(Stored data entries)
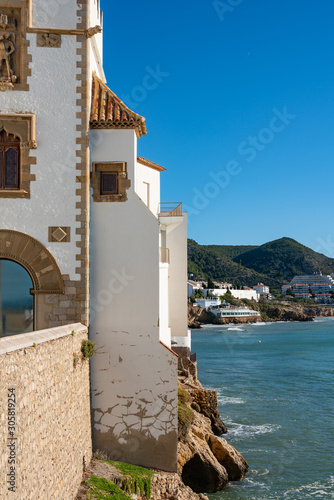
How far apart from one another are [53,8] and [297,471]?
1857 centimetres

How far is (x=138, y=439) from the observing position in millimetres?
12828

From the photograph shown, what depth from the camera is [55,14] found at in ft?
43.4

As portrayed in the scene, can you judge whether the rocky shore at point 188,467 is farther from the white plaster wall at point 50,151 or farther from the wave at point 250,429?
the white plaster wall at point 50,151

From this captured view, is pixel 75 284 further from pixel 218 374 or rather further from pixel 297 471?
pixel 218 374

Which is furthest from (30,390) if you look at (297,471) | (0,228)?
(297,471)

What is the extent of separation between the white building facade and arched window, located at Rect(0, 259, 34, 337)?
198 mm

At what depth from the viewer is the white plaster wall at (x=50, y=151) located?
42.8 ft

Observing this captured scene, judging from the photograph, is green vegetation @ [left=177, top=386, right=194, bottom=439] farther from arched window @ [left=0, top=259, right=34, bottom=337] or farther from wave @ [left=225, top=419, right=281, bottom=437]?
wave @ [left=225, top=419, right=281, bottom=437]

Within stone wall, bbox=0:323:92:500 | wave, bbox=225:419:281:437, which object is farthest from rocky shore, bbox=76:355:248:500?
wave, bbox=225:419:281:437

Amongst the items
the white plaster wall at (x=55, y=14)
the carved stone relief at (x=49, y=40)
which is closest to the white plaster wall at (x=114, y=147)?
the carved stone relief at (x=49, y=40)

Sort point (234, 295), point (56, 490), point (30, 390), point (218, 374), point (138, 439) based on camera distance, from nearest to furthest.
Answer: point (30, 390) → point (56, 490) → point (138, 439) → point (218, 374) → point (234, 295)

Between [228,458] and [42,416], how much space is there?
1180 cm

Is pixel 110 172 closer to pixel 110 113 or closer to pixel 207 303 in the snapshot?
pixel 110 113

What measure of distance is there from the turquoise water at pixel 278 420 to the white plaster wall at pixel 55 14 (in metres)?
15.0
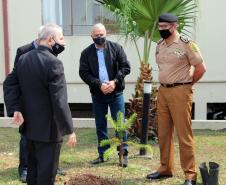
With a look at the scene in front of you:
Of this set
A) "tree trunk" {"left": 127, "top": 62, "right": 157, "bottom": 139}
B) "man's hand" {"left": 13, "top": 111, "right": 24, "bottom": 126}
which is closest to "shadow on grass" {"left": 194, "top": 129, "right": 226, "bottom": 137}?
"tree trunk" {"left": 127, "top": 62, "right": 157, "bottom": 139}

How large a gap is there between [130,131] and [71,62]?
3119 mm

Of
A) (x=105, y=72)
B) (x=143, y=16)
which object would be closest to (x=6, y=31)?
(x=143, y=16)

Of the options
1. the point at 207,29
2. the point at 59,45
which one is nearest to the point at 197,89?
the point at 207,29

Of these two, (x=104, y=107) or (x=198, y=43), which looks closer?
(x=104, y=107)

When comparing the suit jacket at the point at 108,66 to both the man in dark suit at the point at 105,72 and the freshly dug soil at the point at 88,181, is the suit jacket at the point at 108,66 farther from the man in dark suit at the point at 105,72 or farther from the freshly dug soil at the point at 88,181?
the freshly dug soil at the point at 88,181

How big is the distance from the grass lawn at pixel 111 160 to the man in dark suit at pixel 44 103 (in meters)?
1.31

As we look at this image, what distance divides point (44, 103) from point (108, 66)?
2.13 metres

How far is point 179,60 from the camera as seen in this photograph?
18.1ft

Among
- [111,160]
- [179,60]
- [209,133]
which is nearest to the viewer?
[179,60]

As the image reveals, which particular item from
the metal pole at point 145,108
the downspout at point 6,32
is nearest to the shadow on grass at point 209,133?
the metal pole at point 145,108

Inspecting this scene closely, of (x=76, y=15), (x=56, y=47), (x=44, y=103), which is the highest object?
(x=76, y=15)

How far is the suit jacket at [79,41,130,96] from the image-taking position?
6.55 m

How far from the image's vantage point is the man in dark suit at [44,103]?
4.50 meters

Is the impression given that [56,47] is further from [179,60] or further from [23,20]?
[23,20]
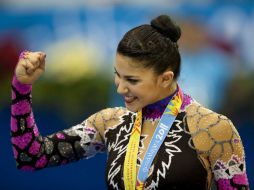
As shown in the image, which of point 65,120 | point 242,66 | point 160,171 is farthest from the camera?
point 65,120

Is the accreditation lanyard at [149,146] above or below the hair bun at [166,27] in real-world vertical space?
below

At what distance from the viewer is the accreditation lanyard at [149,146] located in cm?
171

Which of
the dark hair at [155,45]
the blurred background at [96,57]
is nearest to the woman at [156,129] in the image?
the dark hair at [155,45]

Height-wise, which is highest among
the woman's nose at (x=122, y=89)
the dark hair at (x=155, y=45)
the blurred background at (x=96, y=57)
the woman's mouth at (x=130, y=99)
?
the dark hair at (x=155, y=45)

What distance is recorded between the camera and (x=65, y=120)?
353 cm

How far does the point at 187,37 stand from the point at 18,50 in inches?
39.2

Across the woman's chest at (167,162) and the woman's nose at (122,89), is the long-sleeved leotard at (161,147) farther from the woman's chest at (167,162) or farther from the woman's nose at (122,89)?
the woman's nose at (122,89)

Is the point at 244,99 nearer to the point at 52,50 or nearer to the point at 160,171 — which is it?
the point at 52,50

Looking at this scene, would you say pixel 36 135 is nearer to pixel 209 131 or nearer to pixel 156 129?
pixel 156 129

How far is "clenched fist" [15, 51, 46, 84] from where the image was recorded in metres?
1.72

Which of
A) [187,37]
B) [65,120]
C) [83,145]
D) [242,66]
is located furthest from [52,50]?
[83,145]

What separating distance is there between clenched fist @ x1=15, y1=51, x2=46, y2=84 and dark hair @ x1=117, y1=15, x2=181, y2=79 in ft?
0.78

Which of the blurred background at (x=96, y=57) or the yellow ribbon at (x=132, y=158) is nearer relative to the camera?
the yellow ribbon at (x=132, y=158)

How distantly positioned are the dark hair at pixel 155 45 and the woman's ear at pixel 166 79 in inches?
0.6
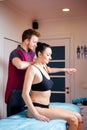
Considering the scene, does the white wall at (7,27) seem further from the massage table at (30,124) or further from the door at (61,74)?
the massage table at (30,124)

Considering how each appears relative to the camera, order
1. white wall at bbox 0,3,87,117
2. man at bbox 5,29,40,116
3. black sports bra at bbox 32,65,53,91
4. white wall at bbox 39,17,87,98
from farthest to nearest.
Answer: white wall at bbox 39,17,87,98
white wall at bbox 0,3,87,117
man at bbox 5,29,40,116
black sports bra at bbox 32,65,53,91

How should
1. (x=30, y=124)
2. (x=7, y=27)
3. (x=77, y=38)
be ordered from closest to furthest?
(x=30, y=124) < (x=7, y=27) < (x=77, y=38)

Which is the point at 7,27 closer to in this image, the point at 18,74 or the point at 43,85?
the point at 18,74

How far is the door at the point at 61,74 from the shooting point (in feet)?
16.1

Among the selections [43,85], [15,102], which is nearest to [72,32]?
[15,102]

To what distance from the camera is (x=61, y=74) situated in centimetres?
495

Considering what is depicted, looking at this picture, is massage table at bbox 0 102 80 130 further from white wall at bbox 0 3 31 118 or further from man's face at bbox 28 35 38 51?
white wall at bbox 0 3 31 118

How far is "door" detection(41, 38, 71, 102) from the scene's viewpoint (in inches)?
193

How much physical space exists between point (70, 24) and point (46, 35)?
22.4 inches

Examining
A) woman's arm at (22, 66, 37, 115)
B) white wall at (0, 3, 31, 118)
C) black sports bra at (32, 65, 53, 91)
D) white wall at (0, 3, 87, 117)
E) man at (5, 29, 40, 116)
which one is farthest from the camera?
white wall at (0, 3, 87, 117)

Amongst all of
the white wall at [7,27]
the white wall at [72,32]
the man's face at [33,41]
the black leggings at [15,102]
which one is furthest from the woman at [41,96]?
the white wall at [72,32]

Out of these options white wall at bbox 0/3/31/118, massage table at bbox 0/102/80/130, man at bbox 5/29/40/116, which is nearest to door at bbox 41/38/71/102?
white wall at bbox 0/3/31/118

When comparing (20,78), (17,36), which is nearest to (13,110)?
(20,78)

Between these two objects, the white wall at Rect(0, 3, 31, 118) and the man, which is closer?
the man
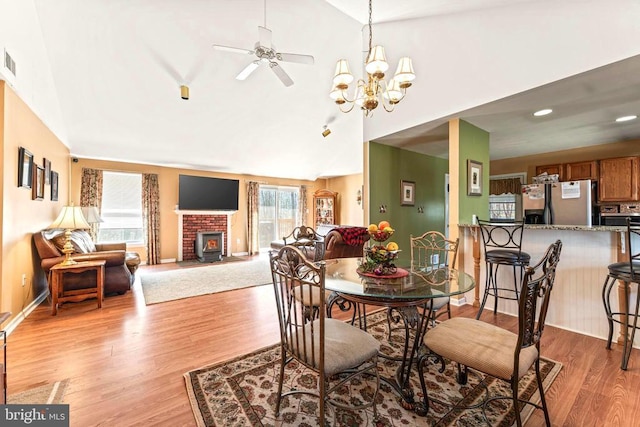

→ Given request: Turn the lines above into a numbered list, skipping any blank lines. Leave the pictures out.

→ Result for this task:
1. How far apart from one another are [53,8] and [297,471]?
2. 1857 centimetres
3. How far is (x=138, y=439) from the observing position in millimetres?
4. 12828
5. From the photograph shown, what depth from the camera is [55,14] found at in ft?
6. 43.4
7. As portrayed in the scene, can you judge whether the rocky shore at point 188,467 is farther from the white plaster wall at point 50,151 or farther from the wave at point 250,429?
8. the white plaster wall at point 50,151
9. From this captured view, is pixel 75 284 further from pixel 218 374 or rather further from pixel 297 471?
10. pixel 218 374
11. Which is furthest from (30,390) if you look at (297,471) | (0,228)?
12. (297,471)
13. What is the extent of separation between the white building facade and arched window, located at Rect(0, 259, 34, 337)?
14. 198 mm
15. At what depth from the viewer is the white plaster wall at (x=50, y=151) located?
16. 42.8 ft
17. Observing this captured scene, judging from the photograph, is green vegetation @ [left=177, top=386, right=194, bottom=439] farther from arched window @ [left=0, top=259, right=34, bottom=337] or farther from wave @ [left=225, top=419, right=281, bottom=437]?
18. wave @ [left=225, top=419, right=281, bottom=437]
19. Within stone wall, bbox=0:323:92:500 | wave, bbox=225:419:281:437, which object is farthest from rocky shore, bbox=76:355:248:500?
20. wave, bbox=225:419:281:437
21. Amongst the items
22. the white plaster wall at (x=55, y=14)
23. the carved stone relief at (x=49, y=40)
24. which is closest to the white plaster wall at (x=114, y=147)?
25. the carved stone relief at (x=49, y=40)
26. Sort point (234, 295), point (56, 490), point (30, 390), point (218, 374), point (138, 439) based on camera distance, from nearest to furthest.
27. Answer: point (30, 390) → point (56, 490) → point (138, 439) → point (218, 374) → point (234, 295)
28. Between [228,458] and [42,416], how much space is there?
29. 1180 cm
30. Is pixel 110 172 closer to pixel 110 113 or closer to pixel 207 303 in the snapshot?
31. pixel 110 113
32. What measure of distance is there from the turquoise water at pixel 278 420 to the white plaster wall at pixel 55 14 (in metres)?
33. 15.0
34. With a look at the scene in front of you:
35. Of this set
36. A) "tree trunk" {"left": 127, "top": 62, "right": 157, "bottom": 139}
37. B) "man's hand" {"left": 13, "top": 111, "right": 24, "bottom": 126}
38. which is closest to "shadow on grass" {"left": 194, "top": 129, "right": 226, "bottom": 137}?
39. "tree trunk" {"left": 127, "top": 62, "right": 157, "bottom": 139}
40. How large a gap is there between [130,131] and [71,62]?
41. 3119 mm
42. Of
43. A) (x=105, y=72)
44. B) (x=143, y=16)
45. which object would be closest to (x=6, y=31)?
46. (x=143, y=16)
47. Of the options
48. 1. the point at 207,29
49. 2. the point at 59,45
50. which one is nearest to the point at 197,89?
51. the point at 207,29
52. Of these two, (x=104, y=107) or (x=198, y=43), which looks closer?
53. (x=104, y=107)
54. When comparing the suit jacket at the point at 108,66 to both the man in dark suit at the point at 105,72 and the freshly dug soil at the point at 88,181, is the suit jacket at the point at 108,66 farther from the man in dark suit at the point at 105,72 or farther from the freshly dug soil at the point at 88,181?
55. the freshly dug soil at the point at 88,181
56. How big is the distance from the grass lawn at pixel 111 160 to the man in dark suit at pixel 44 103 (in meters)?
57. 1.31
58. As we look at this image, what distance divides point (44, 103) from point (108, 66)?
59. 2.13 metres
60. How far is point 179,60 from the camera as seen in this photograph?
61. 18.1ft
62. Among
63. - [111,160]
64. - [179,60]
65. - [209,133]
66. which is nearest to the viewer?
67. [179,60]
68. As the image reveals, which particular item from
69. the metal pole at point 145,108
70. the downspout at point 6,32
71. is nearest to the shadow on grass at point 209,133?
72. the metal pole at point 145,108
73. Inspecting this scene closely, of (x=76, y=15), (x=56, y=47), (x=44, y=103), which is the highest object?
74. (x=76, y=15)
75. How far is the suit jacket at [79,41,130,96] from the image-taking position?
76. 6.55 m
77. How far from the image's vantage point is the man in dark suit at [44,103]?
78. 4.50 meters
79. Is the impression given that [56,47] is further from [179,60] or further from [23,20]?
80. [23,20]
81. As shown in the image, which of point 65,120 | point 242,66 | point 160,171 is farthest from the camera?
82. point 65,120
83. Is the accreditation lanyard at [149,146] above or below the hair bun at [166,27] in real-world vertical space?
84. below
85. At what distance from the viewer is the accreditation lanyard at [149,146] located in cm?
86. 171
87. Which of
88. the dark hair at [155,45]
89. the blurred background at [96,57]
90. is nearest to the woman at [156,129] in the image?
91. the dark hair at [155,45]
92. Height-wise, which is highest among
93. the woman's nose at (x=122, y=89)
94. the dark hair at (x=155, y=45)
95. the blurred background at (x=96, y=57)
96. the woman's mouth at (x=130, y=99)
97. ?
98. the dark hair at (x=155, y=45)
99. What distance is recorded between the camera and (x=65, y=120)?
100. 353 cm
101. How far does the point at 187,37 stand from the point at 18,50 in inches?
102. 39.2
103. Across the woman's chest at (167,162) and the woman's nose at (122,89), is the long-sleeved leotard at (161,147) farther from the woman's chest at (167,162) or farther from the woman's nose at (122,89)?
104. the woman's nose at (122,89)
105. Is the point at 244,99 nearer to the point at 52,50 or nearer to the point at 160,171 — which is it?
106. the point at 52,50
107. Looking at this scene, would you say pixel 36 135 is nearer to pixel 209 131 or nearer to pixel 156 129?
108. pixel 156 129
109. How far is "clenched fist" [15, 51, 46, 84] from where the image was recorded in metres?
110. 1.72
111. Which of
112. A) [187,37]
113. B) [65,120]
114. C) [83,145]
115. D) [242,66]
116. is located furthest from [52,50]?
117. [83,145]
118. What separating distance is there between clenched fist @ x1=15, y1=51, x2=46, y2=84 and dark hair @ x1=117, y1=15, x2=181, y2=79 in ft?
119. 0.78
120. Which of the blurred background at (x=96, y=57) or the yellow ribbon at (x=132, y=158) is nearer relative to the camera?
121. the yellow ribbon at (x=132, y=158)
122. How distantly positioned are the dark hair at pixel 155 45 and the woman's ear at pixel 166 79 in inches?
123. 0.6
124. Considering the scene, does the white wall at (7,27) seem further from the massage table at (30,124) or further from the door at (61,74)?
125. the massage table at (30,124)
126. Considering how each appears relative to the camera, order
127. 1. white wall at bbox 0,3,87,117
128. 2. man at bbox 5,29,40,116
129. 3. black sports bra at bbox 32,65,53,91
130. 4. white wall at bbox 39,17,87,98
131. from farthest to nearest.
132. Answer: white wall at bbox 39,17,87,98
133. white wall at bbox 0,3,87,117
134. man at bbox 5,29,40,116
135. black sports bra at bbox 32,65,53,91
136. How should
137. 1. (x=30, y=124)
138. 2. (x=7, y=27)
139. 3. (x=77, y=38)
140. be ordered from closest to furthest?
141. (x=30, y=124) < (x=7, y=27) < (x=77, y=38)
142. Which is the point at 7,27 closer to in this image, the point at 18,74 or the point at 43,85?
143. the point at 18,74
144. How far is the door at the point at 61,74 from the shooting point (in feet)?
145. 16.1
146. Among the selections [43,85], [15,102], which is nearest to [72,32]?
147. [15,102]
148. To what distance from the camera is (x=61, y=74) situated in centimetres?
149. 495
150. Considering what is depicted, looking at this picture, is massage table at bbox 0 102 80 130 further from white wall at bbox 0 3 31 118 or further from man's face at bbox 28 35 38 51?
151. white wall at bbox 0 3 31 118
152. How far is "door" detection(41, 38, 71, 102) from the scene's viewpoint (in inches)?
153. 193
154. How much physical space exists between point (70, 24) and point (46, 35)?
155. 22.4 inches
156. Examining
157. A) woman's arm at (22, 66, 37, 115)
158. B) white wall at (0, 3, 31, 118)
159. C) black sports bra at (32, 65, 53, 91)
160. D) white wall at (0, 3, 87, 117)
161. E) man at (5, 29, 40, 116)
162. which one is farthest from the camera?
163. white wall at (0, 3, 87, 117)
164. Amongst all of
165. the white wall at [7,27]
166. the white wall at [72,32]
167. the man's face at [33,41]
168. the black leggings at [15,102]
169. which one is furthest from the woman at [41,96]?
170. the white wall at [72,32]
171. Out of these options white wall at bbox 0/3/31/118, massage table at bbox 0/102/80/130, man at bbox 5/29/40/116, which is nearest to door at bbox 41/38/71/102?
172. white wall at bbox 0/3/31/118
173. When comparing (20,78), (17,36), which is nearest to (13,110)?
174. (20,78)
175. Between these two objects, the white wall at Rect(0, 3, 31, 118) and the man, which is closer?
176. the man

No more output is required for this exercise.